◆ Material
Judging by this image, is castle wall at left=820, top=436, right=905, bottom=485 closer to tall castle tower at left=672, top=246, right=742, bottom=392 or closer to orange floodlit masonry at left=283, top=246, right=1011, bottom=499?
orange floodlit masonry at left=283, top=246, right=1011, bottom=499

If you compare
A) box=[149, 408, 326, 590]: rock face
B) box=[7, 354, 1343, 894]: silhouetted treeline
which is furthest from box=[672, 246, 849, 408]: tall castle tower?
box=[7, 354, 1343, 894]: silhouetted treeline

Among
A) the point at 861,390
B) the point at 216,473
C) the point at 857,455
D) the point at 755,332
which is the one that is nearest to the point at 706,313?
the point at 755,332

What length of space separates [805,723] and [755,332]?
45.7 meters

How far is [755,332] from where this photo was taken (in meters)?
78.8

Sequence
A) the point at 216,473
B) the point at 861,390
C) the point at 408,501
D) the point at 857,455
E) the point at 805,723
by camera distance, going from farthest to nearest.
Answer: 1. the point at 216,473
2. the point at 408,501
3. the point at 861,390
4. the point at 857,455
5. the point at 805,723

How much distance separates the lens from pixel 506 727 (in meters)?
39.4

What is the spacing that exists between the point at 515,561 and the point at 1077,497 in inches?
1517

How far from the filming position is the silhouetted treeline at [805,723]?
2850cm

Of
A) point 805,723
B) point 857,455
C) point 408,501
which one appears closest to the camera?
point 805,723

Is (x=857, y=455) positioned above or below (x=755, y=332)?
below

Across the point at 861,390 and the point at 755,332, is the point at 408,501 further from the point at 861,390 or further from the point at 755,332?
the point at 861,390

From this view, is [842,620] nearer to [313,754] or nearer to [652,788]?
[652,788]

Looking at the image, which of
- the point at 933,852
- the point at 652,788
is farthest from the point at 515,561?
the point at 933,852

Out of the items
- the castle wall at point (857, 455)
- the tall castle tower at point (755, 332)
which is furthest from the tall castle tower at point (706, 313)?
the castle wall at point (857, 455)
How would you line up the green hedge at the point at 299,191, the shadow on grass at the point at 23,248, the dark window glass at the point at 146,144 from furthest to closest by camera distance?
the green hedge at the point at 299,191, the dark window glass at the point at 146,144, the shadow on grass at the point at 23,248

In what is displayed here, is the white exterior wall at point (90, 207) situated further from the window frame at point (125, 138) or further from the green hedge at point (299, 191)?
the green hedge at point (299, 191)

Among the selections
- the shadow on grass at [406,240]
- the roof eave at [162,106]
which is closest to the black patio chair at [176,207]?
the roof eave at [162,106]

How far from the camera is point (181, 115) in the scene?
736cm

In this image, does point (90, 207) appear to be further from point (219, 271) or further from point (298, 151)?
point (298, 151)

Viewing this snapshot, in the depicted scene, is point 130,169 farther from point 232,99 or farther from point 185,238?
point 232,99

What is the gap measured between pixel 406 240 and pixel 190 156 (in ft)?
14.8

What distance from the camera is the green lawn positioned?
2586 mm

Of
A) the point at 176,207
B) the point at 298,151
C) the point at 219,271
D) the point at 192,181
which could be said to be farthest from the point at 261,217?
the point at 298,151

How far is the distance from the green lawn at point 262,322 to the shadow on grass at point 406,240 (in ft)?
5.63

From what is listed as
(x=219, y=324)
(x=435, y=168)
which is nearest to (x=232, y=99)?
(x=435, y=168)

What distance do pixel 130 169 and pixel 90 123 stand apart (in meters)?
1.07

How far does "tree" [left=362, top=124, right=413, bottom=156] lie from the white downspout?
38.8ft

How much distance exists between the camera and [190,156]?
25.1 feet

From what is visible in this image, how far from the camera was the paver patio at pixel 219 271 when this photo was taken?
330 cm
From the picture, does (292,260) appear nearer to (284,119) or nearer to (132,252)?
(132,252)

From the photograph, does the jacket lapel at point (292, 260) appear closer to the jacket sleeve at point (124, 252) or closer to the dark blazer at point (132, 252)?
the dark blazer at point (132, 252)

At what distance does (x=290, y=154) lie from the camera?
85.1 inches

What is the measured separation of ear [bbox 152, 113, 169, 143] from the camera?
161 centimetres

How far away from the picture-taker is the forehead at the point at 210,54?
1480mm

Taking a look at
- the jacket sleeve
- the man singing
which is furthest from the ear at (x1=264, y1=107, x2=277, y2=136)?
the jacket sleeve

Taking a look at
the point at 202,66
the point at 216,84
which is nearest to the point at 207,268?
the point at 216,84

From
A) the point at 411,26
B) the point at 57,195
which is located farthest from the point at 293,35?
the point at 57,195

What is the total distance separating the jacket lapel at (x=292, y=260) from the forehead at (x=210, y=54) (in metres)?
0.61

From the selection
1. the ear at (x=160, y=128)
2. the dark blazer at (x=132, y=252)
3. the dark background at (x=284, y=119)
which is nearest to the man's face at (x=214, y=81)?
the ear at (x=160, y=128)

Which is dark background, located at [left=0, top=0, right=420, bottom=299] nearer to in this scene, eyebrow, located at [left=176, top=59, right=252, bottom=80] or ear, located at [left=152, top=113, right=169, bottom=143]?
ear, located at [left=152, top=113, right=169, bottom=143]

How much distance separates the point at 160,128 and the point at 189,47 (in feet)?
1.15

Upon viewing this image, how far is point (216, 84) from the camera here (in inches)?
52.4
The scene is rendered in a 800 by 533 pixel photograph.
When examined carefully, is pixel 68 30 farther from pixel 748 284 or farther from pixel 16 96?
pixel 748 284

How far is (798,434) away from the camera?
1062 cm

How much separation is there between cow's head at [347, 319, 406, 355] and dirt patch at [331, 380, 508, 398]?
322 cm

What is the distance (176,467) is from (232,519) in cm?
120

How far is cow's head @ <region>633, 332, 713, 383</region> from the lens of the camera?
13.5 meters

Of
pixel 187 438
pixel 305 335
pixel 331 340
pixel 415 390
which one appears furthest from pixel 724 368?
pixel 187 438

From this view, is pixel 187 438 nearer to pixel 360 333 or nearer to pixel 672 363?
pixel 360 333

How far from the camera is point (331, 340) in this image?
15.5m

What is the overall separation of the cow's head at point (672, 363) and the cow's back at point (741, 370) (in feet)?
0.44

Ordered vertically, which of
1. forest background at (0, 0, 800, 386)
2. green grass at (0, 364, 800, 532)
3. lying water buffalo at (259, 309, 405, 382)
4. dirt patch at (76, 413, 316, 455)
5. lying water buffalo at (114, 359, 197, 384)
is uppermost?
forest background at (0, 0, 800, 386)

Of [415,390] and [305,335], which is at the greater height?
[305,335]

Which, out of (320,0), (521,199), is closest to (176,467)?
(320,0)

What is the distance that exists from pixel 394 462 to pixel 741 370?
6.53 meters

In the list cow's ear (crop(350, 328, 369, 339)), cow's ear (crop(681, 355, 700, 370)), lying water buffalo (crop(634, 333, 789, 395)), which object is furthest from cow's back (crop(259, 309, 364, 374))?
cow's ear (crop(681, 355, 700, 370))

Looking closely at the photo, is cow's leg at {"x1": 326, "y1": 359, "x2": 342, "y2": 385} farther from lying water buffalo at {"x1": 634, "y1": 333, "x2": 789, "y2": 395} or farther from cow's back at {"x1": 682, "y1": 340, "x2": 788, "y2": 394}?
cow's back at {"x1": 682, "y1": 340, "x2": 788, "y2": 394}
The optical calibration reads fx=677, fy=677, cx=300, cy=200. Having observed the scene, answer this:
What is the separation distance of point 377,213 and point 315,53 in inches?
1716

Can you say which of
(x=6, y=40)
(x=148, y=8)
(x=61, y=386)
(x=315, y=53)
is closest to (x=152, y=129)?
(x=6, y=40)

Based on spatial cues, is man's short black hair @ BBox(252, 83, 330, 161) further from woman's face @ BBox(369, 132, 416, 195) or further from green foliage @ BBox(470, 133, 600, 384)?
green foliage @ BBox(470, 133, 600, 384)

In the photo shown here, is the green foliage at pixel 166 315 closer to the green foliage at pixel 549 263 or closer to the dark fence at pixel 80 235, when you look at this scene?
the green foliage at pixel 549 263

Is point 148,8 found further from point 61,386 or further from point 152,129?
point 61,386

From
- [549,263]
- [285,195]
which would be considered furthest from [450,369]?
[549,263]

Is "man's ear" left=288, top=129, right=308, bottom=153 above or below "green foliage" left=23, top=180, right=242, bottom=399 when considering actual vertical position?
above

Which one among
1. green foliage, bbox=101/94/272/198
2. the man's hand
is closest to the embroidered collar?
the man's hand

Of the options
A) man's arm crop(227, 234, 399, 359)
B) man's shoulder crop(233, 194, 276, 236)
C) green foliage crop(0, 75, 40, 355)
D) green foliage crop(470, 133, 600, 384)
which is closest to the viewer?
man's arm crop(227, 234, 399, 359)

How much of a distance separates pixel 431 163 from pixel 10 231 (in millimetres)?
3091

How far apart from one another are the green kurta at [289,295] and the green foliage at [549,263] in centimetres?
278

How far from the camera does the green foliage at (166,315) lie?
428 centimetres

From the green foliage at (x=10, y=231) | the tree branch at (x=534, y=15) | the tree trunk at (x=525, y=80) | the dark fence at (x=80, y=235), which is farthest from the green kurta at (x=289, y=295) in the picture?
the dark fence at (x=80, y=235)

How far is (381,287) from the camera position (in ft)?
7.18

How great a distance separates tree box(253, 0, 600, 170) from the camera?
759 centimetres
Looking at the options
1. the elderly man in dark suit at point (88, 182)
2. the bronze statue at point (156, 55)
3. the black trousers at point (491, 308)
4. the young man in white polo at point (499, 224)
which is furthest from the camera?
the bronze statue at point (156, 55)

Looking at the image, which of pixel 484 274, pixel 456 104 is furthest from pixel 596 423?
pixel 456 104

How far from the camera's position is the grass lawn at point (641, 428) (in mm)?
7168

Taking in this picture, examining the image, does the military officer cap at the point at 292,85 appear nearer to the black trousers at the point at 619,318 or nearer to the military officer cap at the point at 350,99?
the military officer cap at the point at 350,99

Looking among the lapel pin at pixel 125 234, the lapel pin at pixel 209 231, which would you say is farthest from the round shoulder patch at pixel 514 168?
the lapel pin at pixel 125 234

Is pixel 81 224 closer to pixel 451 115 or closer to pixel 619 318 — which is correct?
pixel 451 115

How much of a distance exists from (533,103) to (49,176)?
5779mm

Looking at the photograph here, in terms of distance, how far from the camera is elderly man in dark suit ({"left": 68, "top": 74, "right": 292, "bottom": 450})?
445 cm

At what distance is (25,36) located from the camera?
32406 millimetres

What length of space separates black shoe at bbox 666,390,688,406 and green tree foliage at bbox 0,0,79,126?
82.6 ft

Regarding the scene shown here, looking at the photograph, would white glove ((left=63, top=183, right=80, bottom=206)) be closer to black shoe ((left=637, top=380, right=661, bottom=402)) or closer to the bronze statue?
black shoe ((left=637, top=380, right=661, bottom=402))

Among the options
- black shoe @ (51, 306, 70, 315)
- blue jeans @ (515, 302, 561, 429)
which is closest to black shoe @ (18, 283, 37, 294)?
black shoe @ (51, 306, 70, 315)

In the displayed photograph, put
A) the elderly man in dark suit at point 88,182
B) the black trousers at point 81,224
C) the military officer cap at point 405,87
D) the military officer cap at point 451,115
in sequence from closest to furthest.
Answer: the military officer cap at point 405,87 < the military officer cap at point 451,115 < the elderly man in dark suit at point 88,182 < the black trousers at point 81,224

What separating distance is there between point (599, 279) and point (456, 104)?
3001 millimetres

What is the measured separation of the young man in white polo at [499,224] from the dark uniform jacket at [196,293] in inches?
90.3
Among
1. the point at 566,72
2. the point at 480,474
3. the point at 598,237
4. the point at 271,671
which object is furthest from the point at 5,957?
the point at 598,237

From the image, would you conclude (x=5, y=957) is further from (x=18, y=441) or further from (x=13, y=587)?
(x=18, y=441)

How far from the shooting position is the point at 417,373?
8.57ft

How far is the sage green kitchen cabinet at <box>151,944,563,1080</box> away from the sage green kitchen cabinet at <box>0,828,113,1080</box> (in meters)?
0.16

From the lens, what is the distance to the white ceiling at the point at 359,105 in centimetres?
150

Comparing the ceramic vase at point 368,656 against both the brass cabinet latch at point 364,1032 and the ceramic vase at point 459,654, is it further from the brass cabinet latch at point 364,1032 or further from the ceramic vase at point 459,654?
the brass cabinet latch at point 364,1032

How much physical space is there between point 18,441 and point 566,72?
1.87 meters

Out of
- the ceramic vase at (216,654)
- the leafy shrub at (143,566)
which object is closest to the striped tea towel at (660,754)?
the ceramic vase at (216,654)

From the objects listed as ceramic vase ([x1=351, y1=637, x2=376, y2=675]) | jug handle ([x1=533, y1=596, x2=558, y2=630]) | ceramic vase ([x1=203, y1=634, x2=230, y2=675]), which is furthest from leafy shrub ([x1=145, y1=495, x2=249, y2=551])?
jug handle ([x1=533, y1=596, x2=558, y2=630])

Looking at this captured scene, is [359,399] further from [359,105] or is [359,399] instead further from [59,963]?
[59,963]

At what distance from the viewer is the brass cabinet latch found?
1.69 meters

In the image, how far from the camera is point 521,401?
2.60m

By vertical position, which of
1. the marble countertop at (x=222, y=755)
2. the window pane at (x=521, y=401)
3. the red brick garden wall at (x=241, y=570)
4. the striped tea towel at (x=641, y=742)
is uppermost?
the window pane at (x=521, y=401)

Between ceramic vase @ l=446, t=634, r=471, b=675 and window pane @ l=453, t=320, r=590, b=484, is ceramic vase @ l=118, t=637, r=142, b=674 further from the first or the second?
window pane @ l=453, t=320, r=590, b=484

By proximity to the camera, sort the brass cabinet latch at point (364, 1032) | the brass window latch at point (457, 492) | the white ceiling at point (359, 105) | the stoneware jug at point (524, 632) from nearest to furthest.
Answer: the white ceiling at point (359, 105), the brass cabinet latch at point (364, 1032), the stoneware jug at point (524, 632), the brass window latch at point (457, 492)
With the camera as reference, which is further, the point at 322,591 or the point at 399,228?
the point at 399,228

◆ Aim of the task
Reproduce only the lines running from the one with "Looking at this" through the final line of the listing above, both ends included.

◆ Written answer
Looking at this captured scene, is [359,399] further from [359,105] or is [359,399] instead further from [59,963]?
[59,963]

At what distance from the viewer is the brass cabinet latch found?
1.69 meters

In the image, how far from the camera is point 521,401?
2.60m

By vertical position, which of
1. the marble countertop at (x=222, y=755)
2. the window pane at (x=521, y=401)
3. the red brick garden wall at (x=241, y=570)
4. the striped tea towel at (x=641, y=742)
is uppermost?
the window pane at (x=521, y=401)

Between ceramic vase @ l=446, t=634, r=471, b=675 and window pane @ l=453, t=320, r=590, b=484, is ceramic vase @ l=118, t=637, r=142, b=674 further from the first or the second?
window pane @ l=453, t=320, r=590, b=484

By proximity to the camera, sort the brass cabinet latch at point (364, 1032) | the brass window latch at point (457, 492) | the white ceiling at point (359, 105) | the stoneware jug at point (524, 632) from nearest to furthest.
Answer: the white ceiling at point (359, 105), the brass cabinet latch at point (364, 1032), the stoneware jug at point (524, 632), the brass window latch at point (457, 492)
With the camera as reference, which is further, the point at 322,591 or the point at 399,228?
the point at 399,228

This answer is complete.